** Start THE INPUT **
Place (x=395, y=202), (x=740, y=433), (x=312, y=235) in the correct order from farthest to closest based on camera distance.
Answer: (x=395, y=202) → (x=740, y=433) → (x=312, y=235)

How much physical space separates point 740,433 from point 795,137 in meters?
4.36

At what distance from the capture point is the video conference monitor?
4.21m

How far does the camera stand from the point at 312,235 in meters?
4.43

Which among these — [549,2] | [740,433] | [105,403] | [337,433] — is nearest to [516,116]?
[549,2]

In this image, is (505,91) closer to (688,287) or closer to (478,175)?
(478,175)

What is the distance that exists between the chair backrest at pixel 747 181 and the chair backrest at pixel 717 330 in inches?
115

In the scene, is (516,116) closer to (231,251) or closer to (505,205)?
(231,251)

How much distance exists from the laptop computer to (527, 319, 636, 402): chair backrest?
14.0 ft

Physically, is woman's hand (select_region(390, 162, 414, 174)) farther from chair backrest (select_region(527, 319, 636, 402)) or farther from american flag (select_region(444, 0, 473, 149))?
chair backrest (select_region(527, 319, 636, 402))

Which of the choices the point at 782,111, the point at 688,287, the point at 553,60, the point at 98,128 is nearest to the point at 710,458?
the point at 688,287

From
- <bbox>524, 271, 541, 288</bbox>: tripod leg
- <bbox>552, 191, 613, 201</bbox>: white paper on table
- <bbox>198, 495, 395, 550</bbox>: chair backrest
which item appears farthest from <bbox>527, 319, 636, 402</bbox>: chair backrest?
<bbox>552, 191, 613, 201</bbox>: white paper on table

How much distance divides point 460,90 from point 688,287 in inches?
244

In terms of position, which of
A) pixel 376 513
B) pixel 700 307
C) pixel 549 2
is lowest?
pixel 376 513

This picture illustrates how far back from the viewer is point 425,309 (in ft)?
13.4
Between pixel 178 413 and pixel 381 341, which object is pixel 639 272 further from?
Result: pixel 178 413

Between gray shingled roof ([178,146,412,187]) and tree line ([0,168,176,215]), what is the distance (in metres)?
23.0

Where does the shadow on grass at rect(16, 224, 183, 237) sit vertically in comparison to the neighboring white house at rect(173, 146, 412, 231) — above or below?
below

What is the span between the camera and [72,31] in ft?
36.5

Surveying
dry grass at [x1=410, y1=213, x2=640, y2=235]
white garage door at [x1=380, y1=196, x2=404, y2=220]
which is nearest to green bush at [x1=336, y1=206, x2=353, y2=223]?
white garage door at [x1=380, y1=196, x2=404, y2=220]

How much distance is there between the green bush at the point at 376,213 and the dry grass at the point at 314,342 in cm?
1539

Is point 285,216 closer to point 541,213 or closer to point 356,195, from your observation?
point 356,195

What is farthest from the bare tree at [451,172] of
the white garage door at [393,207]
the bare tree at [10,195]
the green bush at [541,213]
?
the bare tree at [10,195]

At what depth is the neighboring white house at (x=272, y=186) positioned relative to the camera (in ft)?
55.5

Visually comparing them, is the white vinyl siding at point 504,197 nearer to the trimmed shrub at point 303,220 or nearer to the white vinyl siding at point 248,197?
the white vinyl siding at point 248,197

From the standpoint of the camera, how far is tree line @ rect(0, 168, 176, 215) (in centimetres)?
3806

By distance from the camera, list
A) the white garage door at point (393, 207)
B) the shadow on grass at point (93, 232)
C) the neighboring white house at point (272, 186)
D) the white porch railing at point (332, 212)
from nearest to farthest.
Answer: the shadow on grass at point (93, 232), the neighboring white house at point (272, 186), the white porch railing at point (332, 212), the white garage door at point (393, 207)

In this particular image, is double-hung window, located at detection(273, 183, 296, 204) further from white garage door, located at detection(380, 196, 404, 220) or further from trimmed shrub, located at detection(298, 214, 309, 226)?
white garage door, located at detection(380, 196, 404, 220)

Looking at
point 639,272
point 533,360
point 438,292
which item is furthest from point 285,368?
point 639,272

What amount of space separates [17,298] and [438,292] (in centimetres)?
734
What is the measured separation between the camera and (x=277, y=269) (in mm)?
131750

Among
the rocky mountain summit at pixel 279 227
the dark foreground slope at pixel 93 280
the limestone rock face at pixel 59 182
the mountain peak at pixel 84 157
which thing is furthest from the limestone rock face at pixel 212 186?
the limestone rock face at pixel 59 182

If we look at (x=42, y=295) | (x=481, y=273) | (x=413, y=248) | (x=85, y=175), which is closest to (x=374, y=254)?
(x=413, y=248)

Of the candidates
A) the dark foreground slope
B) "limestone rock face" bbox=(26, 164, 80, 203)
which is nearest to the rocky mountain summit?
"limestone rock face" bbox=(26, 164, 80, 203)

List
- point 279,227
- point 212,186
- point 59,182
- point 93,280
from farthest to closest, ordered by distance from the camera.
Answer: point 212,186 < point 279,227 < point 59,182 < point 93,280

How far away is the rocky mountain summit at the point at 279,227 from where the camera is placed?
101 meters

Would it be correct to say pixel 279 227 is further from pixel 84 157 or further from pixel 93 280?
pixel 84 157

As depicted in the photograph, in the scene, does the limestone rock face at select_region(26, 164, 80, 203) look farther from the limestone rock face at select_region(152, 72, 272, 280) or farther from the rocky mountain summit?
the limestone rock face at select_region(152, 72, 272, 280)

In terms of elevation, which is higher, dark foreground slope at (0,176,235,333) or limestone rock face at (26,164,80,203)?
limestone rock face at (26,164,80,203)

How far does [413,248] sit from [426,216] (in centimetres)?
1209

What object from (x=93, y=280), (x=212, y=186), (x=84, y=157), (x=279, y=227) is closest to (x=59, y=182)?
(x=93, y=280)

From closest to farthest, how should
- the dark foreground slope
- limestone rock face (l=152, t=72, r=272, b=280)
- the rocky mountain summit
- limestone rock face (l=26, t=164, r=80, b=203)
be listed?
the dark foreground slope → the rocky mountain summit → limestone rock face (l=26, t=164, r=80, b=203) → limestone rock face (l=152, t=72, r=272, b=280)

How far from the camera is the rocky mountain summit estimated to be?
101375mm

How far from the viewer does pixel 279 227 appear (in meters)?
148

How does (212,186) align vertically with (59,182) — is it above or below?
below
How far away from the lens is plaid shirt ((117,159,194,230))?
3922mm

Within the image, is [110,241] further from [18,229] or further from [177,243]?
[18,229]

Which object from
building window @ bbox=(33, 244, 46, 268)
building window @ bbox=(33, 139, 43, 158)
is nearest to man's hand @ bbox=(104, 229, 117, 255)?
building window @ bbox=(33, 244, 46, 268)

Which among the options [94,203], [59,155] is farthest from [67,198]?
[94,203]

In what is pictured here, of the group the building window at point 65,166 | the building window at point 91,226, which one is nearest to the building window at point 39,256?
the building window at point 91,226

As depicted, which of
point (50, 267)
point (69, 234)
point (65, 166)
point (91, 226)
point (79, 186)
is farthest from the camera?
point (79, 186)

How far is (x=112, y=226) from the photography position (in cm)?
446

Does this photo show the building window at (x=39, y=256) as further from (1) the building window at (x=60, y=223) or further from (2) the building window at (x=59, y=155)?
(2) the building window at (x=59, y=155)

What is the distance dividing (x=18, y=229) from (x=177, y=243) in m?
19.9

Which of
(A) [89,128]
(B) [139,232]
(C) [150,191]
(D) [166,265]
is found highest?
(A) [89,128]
** End THE INPUT **
[STATED GOAL] All of the data shown above must be copied exactly.

[RESPONSE BELOW]
Place (x=395, y=202), (x=740, y=433), (x=312, y=235) in the correct order from farthest to closest based on camera distance.
Answer: (x=395, y=202) → (x=740, y=433) → (x=312, y=235)

How much physical space separates point 740,433 from point 795,137 in meters?
4.36

At what distance from the capture point is the video conference monitor?
4.21m

How far does the camera stand from the point at 312,235 in meters?
4.43

Which among these — [549,2] | [740,433] | [105,403] | [337,433] — is nearest to [516,116]?
[549,2]

In this image, is (505,91) closer to (688,287) or closer to (478,175)?
(478,175)

What is the distance that exists between the chair backrest at pixel 747 181 and the chair backrest at pixel 717 330 in inches?
115

In the scene, is (516,116) closer to (231,251) or closer to (505,205)?
(231,251)

How much distance exists from the laptop computer to (527, 319, 636, 402): chair backrest?
14.0 ft

Physically, is woman's hand (select_region(390, 162, 414, 174)) farther from chair backrest (select_region(527, 319, 636, 402)) or farther from american flag (select_region(444, 0, 473, 149))?
chair backrest (select_region(527, 319, 636, 402))

Which of the choices the point at 782,111, the point at 688,287, the point at 553,60, the point at 98,128 is nearest to the point at 710,458?
the point at 688,287

From
- <bbox>524, 271, 541, 288</bbox>: tripod leg
- <bbox>552, 191, 613, 201</bbox>: white paper on table
- <bbox>198, 495, 395, 550</bbox>: chair backrest
which item appears farthest from <bbox>527, 319, 636, 402</bbox>: chair backrest?
<bbox>552, 191, 613, 201</bbox>: white paper on table

How much distance divides point 460,90 from point 688,287 in inches?
244

In terms of position, which of
A) pixel 376 513
B) pixel 700 307
C) pixel 549 2
is lowest?
pixel 376 513

This picture illustrates how far back from the viewer is point 425,309 (in ft)?
13.4
Between pixel 178 413 and pixel 381 341, which object is pixel 639 272 further from?
Result: pixel 178 413

Between gray shingled roof ([178,146,412,187]) and tree line ([0,168,176,215]), what is the distance (in metres)?
23.0

Where does the shadow on grass at rect(16, 224, 183, 237) sit vertically in comparison to the neighboring white house at rect(173, 146, 412, 231) — above or below?
below

What is the span between the camera and [72,31] in ft?
36.5

Surveying
dry grass at [x1=410, y1=213, x2=640, y2=235]
white garage door at [x1=380, y1=196, x2=404, y2=220]
which is nearest to green bush at [x1=336, y1=206, x2=353, y2=223]?
white garage door at [x1=380, y1=196, x2=404, y2=220]

How much distance is there between the green bush at the point at 376,213 and the dry grass at the point at 314,342 in cm?
1539

Is point 285,216 closer to point 541,213 or closer to point 356,195, from your observation?
point 356,195

What is farthest from the bare tree at [451,172] of
the white garage door at [393,207]
the bare tree at [10,195]
the green bush at [541,213]
?
the bare tree at [10,195]

At what depth is the neighboring white house at (x=272, y=186) positioned relative to the camera (in ft)?
55.5

Visually comparing them, is the white vinyl siding at point 504,197 nearer to the trimmed shrub at point 303,220 or nearer to the white vinyl siding at point 248,197?
the white vinyl siding at point 248,197

From the standpoint of the camera, how far is tree line @ rect(0, 168, 176, 215) (in centimetres)?
3806

By distance from the camera, list
A) the white garage door at point (393, 207)
B) the shadow on grass at point (93, 232)
C) the neighboring white house at point (272, 186)
D) the white porch railing at point (332, 212)
from nearest to farthest.
Answer: the shadow on grass at point (93, 232), the neighboring white house at point (272, 186), the white porch railing at point (332, 212), the white garage door at point (393, 207)

In this particular image, is double-hung window, located at detection(273, 183, 296, 204) further from white garage door, located at detection(380, 196, 404, 220) or further from trimmed shrub, located at detection(298, 214, 309, 226)?
white garage door, located at detection(380, 196, 404, 220)

Looking at
point 639,272
point 533,360
point 438,292
which item is furthest from point 285,368?
point 639,272

What amount of space separates [17,298] and [438,292] (in centimetres)?
734
What is the measured separation between the camera and (x=277, y=269) (in mm)?
131750

Among
the rocky mountain summit at pixel 279 227
the dark foreground slope at pixel 93 280
the limestone rock face at pixel 59 182
the mountain peak at pixel 84 157
which thing is furthest from the limestone rock face at pixel 212 186?
the limestone rock face at pixel 59 182

If we look at (x=42, y=295) | (x=481, y=273) | (x=413, y=248) | (x=85, y=175), which is closest to (x=374, y=254)?
(x=413, y=248)

Of the candidates
A) the dark foreground slope
B) "limestone rock face" bbox=(26, 164, 80, 203)
which is nearest to the rocky mountain summit?
"limestone rock face" bbox=(26, 164, 80, 203)

List
- point 279,227
- point 212,186
- point 59,182
- point 93,280
from farthest to closest, ordered by distance from the camera.
Answer: point 212,186 < point 279,227 < point 59,182 < point 93,280

How far away is the rocky mountain summit at the point at 279,227 from where the camera is placed?
101 meters

Would it be correct to say pixel 279 227 is further from pixel 84 157 or further from pixel 93 280?
pixel 84 157

As depicted in the photograph, in the scene, does the limestone rock face at select_region(26, 164, 80, 203) look farther from the limestone rock face at select_region(152, 72, 272, 280) or farther from the rocky mountain summit?
the limestone rock face at select_region(152, 72, 272, 280)

In terms of elevation, which is higher, dark foreground slope at (0,176,235,333) or limestone rock face at (26,164,80,203)?
limestone rock face at (26,164,80,203)

How far does [413,248] sit from [426,216] (in centimetres)?
1209

What object from (x=93, y=280), (x=212, y=186), (x=84, y=157), (x=279, y=227) is closest to (x=59, y=182)?
(x=93, y=280)

From closest to farthest, how should
- the dark foreground slope
- limestone rock face (l=152, t=72, r=272, b=280)
- the rocky mountain summit
- limestone rock face (l=26, t=164, r=80, b=203)
be listed?
the dark foreground slope → the rocky mountain summit → limestone rock face (l=26, t=164, r=80, b=203) → limestone rock face (l=152, t=72, r=272, b=280)

How far from the camera is the rocky mountain summit estimated to be?
101375mm

How far from the viewer does pixel 279 227 appear (in meters)?
148

How does (212,186) align vertically with (59,182) — is it above or below?
below
How far away from the lens is plaid shirt ((117,159,194,230))?
3922mm

Within the image, is [110,241] further from [18,229] or further from [177,243]?
[18,229]

Which object from
building window @ bbox=(33, 244, 46, 268)
building window @ bbox=(33, 139, 43, 158)
is nearest to man's hand @ bbox=(104, 229, 117, 255)?
building window @ bbox=(33, 244, 46, 268)

Which among the options [94,203], [59,155] is farthest from [67,198]?
[94,203]

In what is pictured here, of the group the building window at point 65,166 | the building window at point 91,226, which one is nearest to the building window at point 39,256?
the building window at point 91,226

As depicted, which of
point (50, 267)
point (69, 234)
point (65, 166)
point (91, 226)
point (79, 186)
is farthest from the camera?
point (79, 186)

How far is (x=112, y=226) from the photography position (in cm)?
446

Does this photo show the building window at (x=39, y=256) as further from (1) the building window at (x=60, y=223) or further from (2) the building window at (x=59, y=155)?
(2) the building window at (x=59, y=155)

What is the distance dividing (x=18, y=229) from (x=177, y=243) in m?
19.9

Which of
(A) [89,128]
(B) [139,232]
(C) [150,191]
(D) [166,265]
is found highest?
(A) [89,128]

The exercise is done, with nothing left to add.